已加工的大豆β－伴大豆球蛋白

摘要

通过在酸性条件下加热含大豆β－伴大豆球蛋白的溶液或浆可提供这样一种大豆β－伴大豆球蛋白，其中在把它加工成各种食品或摄取它时带来问题的高水合性和高粘性已经得到改善。

说明书

技术领域

本发明涉及一种用于生产具有低水合性的β-伴大豆球蛋白(β-conglycinin)的方法，和通过该方法获得的具有低水合性及低粘性的β-伴大豆球蛋白，以及含有它的食品。

背景技术

β-伴大豆球蛋白，其是从大豆蛋白中分级分离出来的，已知用于改善血清脂类水平是十分有效的(AOYAMA，Biosci.Biotechnol.Biochem.，Vol.65，No.5，1071-1075 2001，和JP 2002-114694A)。如果这种β-伴大豆球蛋白可以各种形式，包括液体食品如饮料和汤、凝胶食品、以及干燥的食品或半-干燥的食品，如面包、饼干和蛋糕等形式摄取，那么它是非常有益的。

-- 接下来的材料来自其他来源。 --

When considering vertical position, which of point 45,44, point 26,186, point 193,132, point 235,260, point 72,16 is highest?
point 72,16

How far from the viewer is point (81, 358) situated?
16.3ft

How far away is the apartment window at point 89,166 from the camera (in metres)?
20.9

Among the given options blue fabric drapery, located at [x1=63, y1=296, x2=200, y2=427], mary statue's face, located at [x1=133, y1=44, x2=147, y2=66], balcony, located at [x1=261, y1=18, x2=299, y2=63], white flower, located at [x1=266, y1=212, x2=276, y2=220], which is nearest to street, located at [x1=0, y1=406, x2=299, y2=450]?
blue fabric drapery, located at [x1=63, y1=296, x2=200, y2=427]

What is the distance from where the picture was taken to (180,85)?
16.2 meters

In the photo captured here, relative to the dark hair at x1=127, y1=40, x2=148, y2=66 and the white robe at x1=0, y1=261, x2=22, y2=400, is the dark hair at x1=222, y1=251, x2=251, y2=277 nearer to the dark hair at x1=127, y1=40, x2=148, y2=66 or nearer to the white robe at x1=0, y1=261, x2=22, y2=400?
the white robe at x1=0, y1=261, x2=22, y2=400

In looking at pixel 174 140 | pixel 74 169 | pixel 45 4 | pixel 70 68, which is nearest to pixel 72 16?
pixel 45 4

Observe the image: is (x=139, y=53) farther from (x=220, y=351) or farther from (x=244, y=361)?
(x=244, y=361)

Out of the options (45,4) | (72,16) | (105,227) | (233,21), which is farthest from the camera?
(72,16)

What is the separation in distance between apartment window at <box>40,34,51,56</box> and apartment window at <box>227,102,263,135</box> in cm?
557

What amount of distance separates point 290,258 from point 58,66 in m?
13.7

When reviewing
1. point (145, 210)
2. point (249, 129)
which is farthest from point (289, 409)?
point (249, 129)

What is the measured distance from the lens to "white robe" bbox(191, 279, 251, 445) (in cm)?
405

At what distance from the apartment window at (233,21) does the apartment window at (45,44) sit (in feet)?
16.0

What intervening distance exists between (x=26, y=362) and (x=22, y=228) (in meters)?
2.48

迄今已经研究了用于从大豆中获得β-伴大豆球蛋白的许多方法。在它们之中，其中一个建议的方法是把从富含β-伴大豆球蛋白的培育大豆中分离的β-伴大豆球蛋白用于肉类、乳酪、奶粉、替代食品如咖啡奶油、一般性食品如营养棒、饮料、粉状饮料和冷冻甜点中(US6,171,640B1)。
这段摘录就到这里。